Mercy Relief’s Executive Director Zhang Tingjun said, “We are thankful and honoured to be able to do our part in helping to rebuild the lives of Typhoon Haiyan survivors. We identify strongly with UP-SHS’s mission of training competent health workers who will serve rural communities in the Philippines as we believe it is crucial to empower disaster-struck communities with the necessary knowledge and tools for them to work towards positive changes in their lives.”

Mercy Relief has been implementing ongoing disaster relief and community development projects worth at least S$900,000 since November 2013 when the destructive Typhoon Haiyan made its first landfall on the Central Philippines. These initiatives have helped over 9,000 beneficiaries to date. The NGO will be carrying out two new recovery projects in Palawan Province and Panay Island that are aimed at ensuring food security and promoting livelihood recovery to enhance communities’ resilience against future disasters.
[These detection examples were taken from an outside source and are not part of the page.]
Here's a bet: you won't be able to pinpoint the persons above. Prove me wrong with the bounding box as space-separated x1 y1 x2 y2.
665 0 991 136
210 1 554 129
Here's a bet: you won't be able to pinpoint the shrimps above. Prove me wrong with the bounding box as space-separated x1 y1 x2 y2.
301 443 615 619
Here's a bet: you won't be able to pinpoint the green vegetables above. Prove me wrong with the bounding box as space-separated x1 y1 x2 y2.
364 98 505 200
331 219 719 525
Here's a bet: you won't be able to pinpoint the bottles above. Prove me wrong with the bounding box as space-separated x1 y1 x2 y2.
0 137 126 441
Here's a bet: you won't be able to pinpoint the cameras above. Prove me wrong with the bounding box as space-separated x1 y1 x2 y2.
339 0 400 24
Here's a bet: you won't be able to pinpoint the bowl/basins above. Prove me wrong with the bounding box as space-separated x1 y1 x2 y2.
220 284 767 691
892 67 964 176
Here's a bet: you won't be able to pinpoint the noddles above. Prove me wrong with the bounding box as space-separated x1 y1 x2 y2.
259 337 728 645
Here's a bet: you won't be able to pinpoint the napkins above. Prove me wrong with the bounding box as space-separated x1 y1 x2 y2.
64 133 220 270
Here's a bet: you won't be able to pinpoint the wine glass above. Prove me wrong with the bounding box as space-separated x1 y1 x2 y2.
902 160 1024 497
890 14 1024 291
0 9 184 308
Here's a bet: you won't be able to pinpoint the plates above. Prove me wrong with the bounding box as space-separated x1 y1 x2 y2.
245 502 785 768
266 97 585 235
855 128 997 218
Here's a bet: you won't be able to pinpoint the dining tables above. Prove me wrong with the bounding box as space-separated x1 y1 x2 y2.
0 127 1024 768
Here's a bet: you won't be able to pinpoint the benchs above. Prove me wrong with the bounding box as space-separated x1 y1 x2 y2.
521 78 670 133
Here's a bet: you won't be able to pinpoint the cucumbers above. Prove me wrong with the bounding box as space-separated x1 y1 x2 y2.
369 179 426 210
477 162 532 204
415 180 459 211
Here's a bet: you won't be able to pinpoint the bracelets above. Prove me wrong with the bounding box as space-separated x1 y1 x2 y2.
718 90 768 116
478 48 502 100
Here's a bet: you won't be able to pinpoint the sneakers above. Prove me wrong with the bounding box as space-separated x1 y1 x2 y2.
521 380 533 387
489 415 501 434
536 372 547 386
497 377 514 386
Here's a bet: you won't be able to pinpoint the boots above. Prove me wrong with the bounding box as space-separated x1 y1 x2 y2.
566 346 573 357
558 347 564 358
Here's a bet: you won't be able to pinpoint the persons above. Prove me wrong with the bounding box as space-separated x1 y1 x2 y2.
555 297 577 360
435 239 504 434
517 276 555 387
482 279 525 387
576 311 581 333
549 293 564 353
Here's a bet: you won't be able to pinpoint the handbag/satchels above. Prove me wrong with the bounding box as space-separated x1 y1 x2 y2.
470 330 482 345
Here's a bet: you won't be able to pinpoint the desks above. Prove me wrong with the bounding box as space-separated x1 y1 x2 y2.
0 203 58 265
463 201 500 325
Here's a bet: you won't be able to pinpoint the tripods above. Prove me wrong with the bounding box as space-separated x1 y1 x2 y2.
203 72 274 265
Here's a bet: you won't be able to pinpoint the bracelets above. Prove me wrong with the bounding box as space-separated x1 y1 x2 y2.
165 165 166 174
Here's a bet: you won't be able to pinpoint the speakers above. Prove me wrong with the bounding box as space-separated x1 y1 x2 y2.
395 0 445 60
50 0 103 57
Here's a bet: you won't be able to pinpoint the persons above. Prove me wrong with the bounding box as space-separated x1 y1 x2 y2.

Mercy Relief’s initiatives in the Philippines focus on mitigating vulnerability and building community resilience against disasters through livelihood recovery projects with disaster risk reduction (DRR) components, for urban and rural poor communities in partnership with local governments, NGOs and community-based groups. Up to December 2014, Mercy Relief had implemented ten humanitarian relief activities and eight sustainable development projects worth at least S$3 million (approx. US$2.4 million) across the country.